Plunging Rentals Exacerbated By Empty Shops Make Property Investors Worried
Rents are falling faster than the prices of Perth display homes and this situation is creating a draconian dilemma for investors of over-priced properties. Darwin and Perth were the superstars in the property market for the last 10 years of mining boom but is now reeling as the slowdown is worsened by the sharp increase in housing that has started 3 years ago.
Yield which is measured by dividing the property price over the rental income fall as the prices increases. However, if the landlord cannot find a tenant, rent has to be slashed if there is oversupply and falling prices. The end results are often long period of negative equity because the market value of the property is below the outstanding amount of mortgage that has been secured on it.
On the other hand, cities like Melbourne and Sydney where there are jobs, prosperity and confidence have contributed to a high single digit price increase and reasonable rents. Overseas investors as well as Australians believe in bidding up prices for assets that provide better returns instead of record low interest rates.

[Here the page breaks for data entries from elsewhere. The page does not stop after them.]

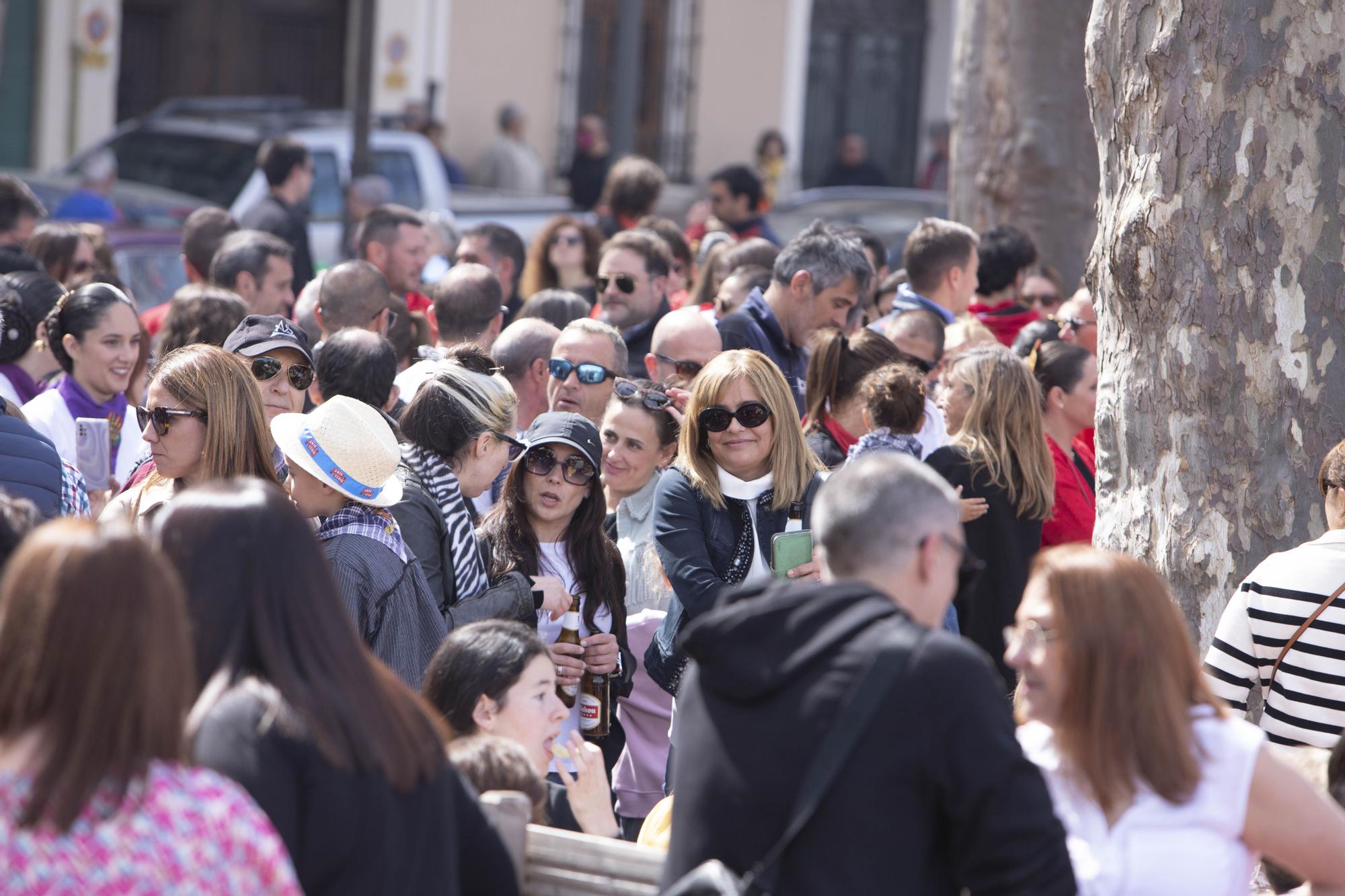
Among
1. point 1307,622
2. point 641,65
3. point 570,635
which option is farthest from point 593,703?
point 641,65

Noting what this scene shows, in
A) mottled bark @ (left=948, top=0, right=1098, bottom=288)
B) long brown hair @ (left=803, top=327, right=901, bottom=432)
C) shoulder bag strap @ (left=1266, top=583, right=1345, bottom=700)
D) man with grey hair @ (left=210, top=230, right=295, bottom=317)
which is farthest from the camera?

Investors need to think long term and must be flexible in buying quality property that will attract and possibly retain their tenants in both good and bad times. Apartments are getting more expensive in Melbourne and Sydney but it is returning less cash flow from rentals. Investors are paying too much and it is increasingly becoming risky. It is essential for investors to determine which property is the best for the investment profile as well as the rental returns and the projected capital gains.

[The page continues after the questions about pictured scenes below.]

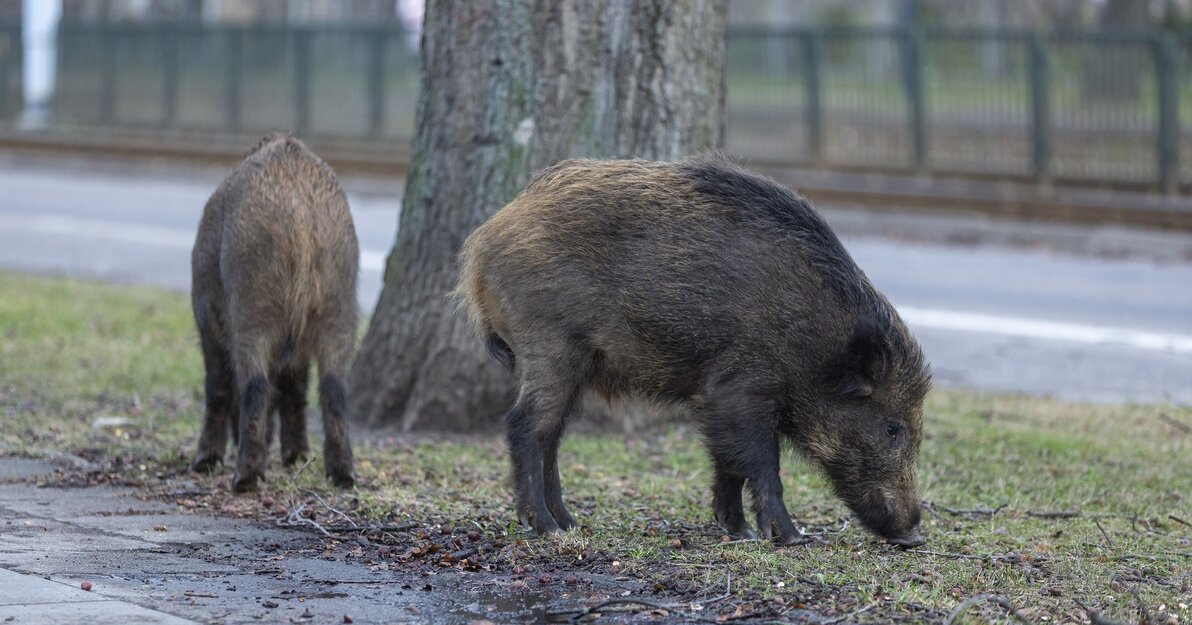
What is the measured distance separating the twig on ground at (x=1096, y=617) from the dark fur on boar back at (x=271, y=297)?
8.86 ft

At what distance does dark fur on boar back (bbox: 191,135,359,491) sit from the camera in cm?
575

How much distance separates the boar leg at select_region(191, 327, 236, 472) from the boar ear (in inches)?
93.2

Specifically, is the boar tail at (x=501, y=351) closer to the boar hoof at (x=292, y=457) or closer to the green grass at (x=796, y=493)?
the green grass at (x=796, y=493)

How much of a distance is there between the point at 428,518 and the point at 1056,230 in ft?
37.7

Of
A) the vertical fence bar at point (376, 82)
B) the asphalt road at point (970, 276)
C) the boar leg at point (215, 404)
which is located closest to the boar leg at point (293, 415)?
the boar leg at point (215, 404)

In the commercial, retail and industrial property sector, investors need to be more selective to minimize risks. One of the problems confronting investors is whether they will diversify from residential to retail property investing. One example is Richmond’s Bridge Road that has a reputation as a fun, funky shopping strip. It faded when trendy tenants were forced to quit because of the high rent and lack of customers. The fall in property yields from approximately 5% to less than 3% has been exacerbated by the struggle to find new tenants to occupy the empty shops.